Some of Salgado’s favourite activities involve aquatic sports. Living in Dubai, the beach is one of his most enjoyable outings. “I enjoy being out in the sea catching waves on my surfboard. I feel free as I wait in the middle of the sea. Those of us who have been born by the sea know this feeling. I suppose that’s why I also enjoy sailing and I am the proud owner of a yacht called Tibu II.”
The word ‘tibu’ is short for tiburón, the Spanish word for ‘shark’, which is what his friends call him in his Spanish hometown, Vigo.
When he’s not reading one of his historical novels on ancient Rome or Greece – his favourite author is Valerio Massimo Manfredi (author of Alexander, Spartan and The Talisman of Troy) – he’s enjoying quality time with his family - either at home or while travelling to destinations around the world.

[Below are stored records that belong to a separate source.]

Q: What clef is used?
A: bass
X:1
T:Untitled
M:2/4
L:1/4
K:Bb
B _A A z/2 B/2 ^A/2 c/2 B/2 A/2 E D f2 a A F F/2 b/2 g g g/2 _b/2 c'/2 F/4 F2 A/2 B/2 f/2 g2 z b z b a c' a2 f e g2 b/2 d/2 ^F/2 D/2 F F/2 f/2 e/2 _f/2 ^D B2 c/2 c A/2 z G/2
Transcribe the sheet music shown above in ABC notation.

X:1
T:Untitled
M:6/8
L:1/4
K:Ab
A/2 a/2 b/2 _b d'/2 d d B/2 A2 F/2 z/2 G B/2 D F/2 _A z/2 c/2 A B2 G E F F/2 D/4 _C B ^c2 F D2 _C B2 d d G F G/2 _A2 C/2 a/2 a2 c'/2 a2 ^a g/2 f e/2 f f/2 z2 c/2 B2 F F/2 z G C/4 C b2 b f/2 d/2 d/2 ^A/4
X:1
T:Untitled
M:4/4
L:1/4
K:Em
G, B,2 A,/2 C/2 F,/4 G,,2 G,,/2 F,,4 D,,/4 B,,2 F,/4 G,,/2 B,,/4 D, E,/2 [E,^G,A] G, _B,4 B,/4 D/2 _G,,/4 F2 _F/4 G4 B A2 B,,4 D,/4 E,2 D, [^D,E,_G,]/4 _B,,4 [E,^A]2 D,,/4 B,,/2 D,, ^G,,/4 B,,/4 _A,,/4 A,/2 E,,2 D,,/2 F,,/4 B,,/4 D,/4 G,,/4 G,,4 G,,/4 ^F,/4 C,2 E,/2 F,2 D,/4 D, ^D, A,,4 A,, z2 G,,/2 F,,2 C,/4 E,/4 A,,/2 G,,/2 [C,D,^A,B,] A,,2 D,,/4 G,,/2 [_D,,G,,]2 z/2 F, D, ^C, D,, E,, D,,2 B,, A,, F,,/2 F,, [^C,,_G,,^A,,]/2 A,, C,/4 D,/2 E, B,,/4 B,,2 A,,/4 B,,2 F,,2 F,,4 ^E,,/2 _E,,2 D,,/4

“As I’m involved in coaching right now and I’m learning, I spend good time studying football. It’s a great way to update yourself and to find your own style of coaching. Football is always evolving and you can’t get stuck in the past.
“Football is in my blood and I cannot imagine a time when it doesn’t play a major role in my life. Right now, I am focused on growing the football community in the Middle East and continue to extend my sporting media commitments. Professional coaching might come at certain point but I don’t want to rush, as I didn’t know that I was going to enjoy formation football that much and I do.
“Though, there is nothing I enjoy more than spending time with my wife and three children – those are precious times and the ones I enjoy the most. I look forward to travelling more with my family. We enjoy seeing new things and meeting different people – experiencing life and collecting memories that no-one can take away from us.”